* Your goal *
Please reproduce, word for word, the stretch of rows from the line containing "In the visual" through the line containing "the wind turbine". Omit the picture from your copy.

* Listing *
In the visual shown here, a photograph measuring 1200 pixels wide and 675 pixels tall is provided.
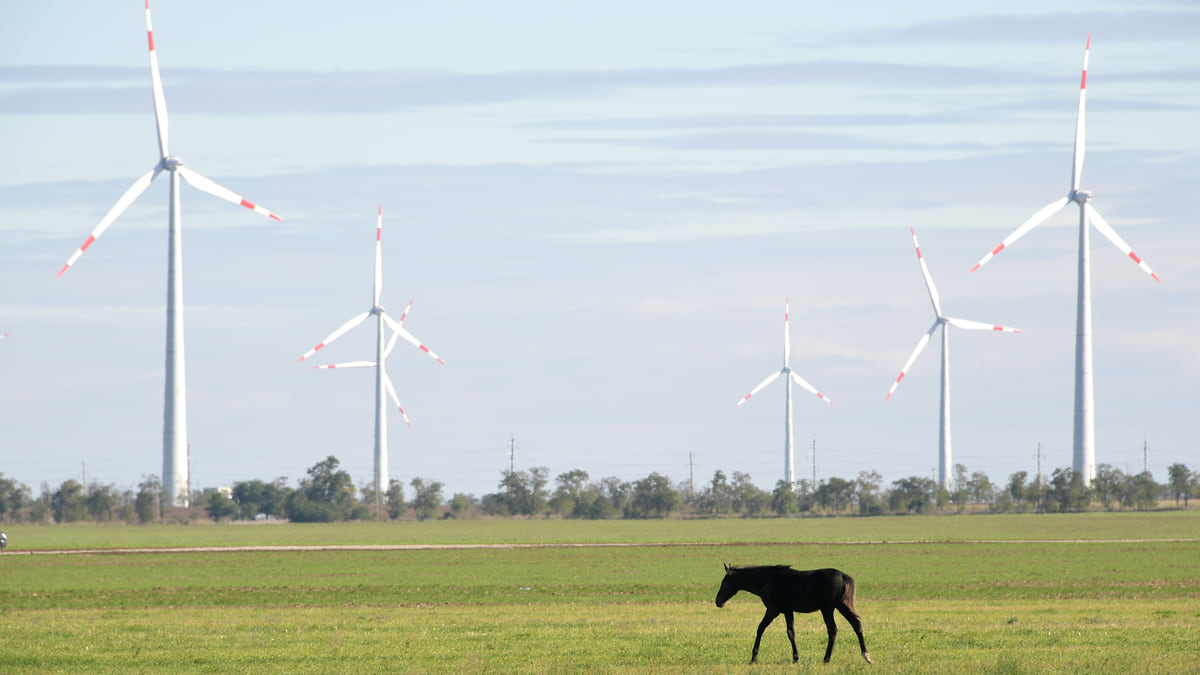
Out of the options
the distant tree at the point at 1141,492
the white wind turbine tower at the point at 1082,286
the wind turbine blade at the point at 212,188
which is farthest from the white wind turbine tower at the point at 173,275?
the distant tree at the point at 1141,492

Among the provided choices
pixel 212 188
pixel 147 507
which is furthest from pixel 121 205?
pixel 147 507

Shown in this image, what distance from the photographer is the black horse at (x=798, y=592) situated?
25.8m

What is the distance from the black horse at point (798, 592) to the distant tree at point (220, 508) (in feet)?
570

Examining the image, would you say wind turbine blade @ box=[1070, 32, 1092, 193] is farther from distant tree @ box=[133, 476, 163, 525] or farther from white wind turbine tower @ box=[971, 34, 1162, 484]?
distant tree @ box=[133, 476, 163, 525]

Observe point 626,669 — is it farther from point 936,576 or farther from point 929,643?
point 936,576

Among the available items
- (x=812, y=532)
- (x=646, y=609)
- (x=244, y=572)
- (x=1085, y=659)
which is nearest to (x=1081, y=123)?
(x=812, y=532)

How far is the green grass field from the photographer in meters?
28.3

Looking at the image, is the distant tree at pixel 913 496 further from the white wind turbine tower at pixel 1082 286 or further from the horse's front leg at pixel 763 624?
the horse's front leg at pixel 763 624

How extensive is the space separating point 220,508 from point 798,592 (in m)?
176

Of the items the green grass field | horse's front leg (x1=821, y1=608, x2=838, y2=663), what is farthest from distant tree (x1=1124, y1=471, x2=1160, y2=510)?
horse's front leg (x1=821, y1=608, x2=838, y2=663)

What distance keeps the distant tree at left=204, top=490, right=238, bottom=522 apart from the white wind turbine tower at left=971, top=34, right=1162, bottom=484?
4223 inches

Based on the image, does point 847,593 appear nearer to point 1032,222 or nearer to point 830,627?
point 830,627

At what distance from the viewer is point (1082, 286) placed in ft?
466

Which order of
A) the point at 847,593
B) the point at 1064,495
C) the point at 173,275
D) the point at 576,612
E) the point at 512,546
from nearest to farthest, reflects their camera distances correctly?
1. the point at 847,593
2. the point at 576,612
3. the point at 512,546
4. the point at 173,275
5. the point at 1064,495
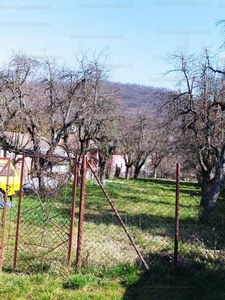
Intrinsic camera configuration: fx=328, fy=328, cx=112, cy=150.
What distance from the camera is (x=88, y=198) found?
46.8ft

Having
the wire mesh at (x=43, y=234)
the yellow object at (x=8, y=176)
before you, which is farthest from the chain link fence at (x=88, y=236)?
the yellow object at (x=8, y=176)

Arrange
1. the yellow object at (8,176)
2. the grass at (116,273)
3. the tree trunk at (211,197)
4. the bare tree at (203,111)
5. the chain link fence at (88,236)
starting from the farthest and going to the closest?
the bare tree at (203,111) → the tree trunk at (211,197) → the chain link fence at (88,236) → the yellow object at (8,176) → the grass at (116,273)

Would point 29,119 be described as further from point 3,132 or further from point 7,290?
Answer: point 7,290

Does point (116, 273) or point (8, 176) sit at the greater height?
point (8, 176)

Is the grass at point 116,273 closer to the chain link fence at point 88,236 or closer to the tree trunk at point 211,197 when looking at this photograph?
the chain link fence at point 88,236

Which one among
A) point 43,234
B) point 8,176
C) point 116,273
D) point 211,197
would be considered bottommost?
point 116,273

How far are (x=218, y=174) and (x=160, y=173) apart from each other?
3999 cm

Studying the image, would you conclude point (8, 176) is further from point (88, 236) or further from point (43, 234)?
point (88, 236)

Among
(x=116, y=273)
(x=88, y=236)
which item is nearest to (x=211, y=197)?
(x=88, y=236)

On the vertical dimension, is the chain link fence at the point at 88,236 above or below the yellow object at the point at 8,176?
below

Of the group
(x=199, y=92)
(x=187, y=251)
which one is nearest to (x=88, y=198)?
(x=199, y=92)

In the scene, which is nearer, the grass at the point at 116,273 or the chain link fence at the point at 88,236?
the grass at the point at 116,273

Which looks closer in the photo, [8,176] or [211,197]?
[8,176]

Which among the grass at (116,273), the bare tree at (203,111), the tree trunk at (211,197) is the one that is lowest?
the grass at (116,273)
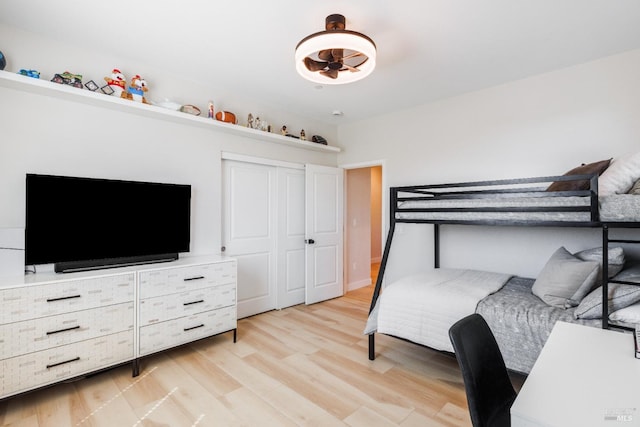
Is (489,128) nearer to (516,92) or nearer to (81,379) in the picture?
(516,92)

==

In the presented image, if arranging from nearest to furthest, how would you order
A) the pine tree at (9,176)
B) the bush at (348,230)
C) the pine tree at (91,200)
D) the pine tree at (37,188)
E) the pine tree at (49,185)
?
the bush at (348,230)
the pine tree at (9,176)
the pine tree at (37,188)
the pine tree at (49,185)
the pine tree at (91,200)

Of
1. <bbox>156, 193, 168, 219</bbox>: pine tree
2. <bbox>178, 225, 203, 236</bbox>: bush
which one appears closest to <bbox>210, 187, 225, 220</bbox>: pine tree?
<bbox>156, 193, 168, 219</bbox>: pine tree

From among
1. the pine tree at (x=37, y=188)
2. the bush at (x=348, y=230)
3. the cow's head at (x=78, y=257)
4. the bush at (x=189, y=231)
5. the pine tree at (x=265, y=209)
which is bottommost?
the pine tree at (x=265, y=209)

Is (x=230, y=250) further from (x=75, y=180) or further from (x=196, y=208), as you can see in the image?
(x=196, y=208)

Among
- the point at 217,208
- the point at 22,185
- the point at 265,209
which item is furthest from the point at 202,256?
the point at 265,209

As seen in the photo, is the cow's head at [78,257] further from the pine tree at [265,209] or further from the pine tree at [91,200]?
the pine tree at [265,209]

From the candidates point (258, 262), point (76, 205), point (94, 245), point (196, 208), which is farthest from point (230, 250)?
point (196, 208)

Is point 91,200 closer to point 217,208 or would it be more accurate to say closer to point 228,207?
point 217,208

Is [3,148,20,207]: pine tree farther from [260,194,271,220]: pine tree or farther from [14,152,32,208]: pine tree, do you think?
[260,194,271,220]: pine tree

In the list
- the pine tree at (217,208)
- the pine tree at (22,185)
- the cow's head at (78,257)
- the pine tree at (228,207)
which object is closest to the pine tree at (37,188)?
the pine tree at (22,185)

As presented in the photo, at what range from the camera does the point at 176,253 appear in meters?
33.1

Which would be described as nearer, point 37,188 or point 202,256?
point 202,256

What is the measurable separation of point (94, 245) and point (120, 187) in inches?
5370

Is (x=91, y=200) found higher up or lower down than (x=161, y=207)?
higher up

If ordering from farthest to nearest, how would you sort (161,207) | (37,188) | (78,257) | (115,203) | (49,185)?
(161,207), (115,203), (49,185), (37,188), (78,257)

==

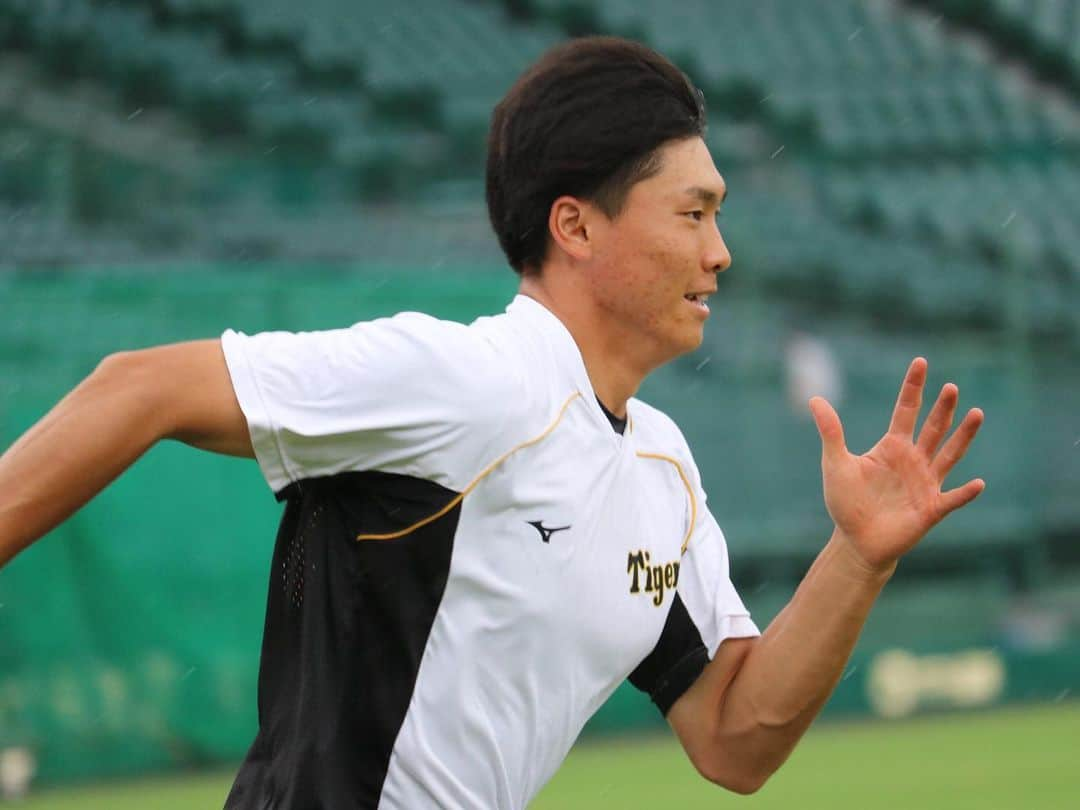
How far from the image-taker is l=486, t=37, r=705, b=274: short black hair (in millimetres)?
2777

* The reply *
In the visual shown here, a photograph measuring 1200 pixels wide and 675 pixels tall is provided.
Out of the options
the distant tree at the point at 1141,492
the white wind turbine tower at the point at 1082,286
the wind turbine blade at the point at 212,188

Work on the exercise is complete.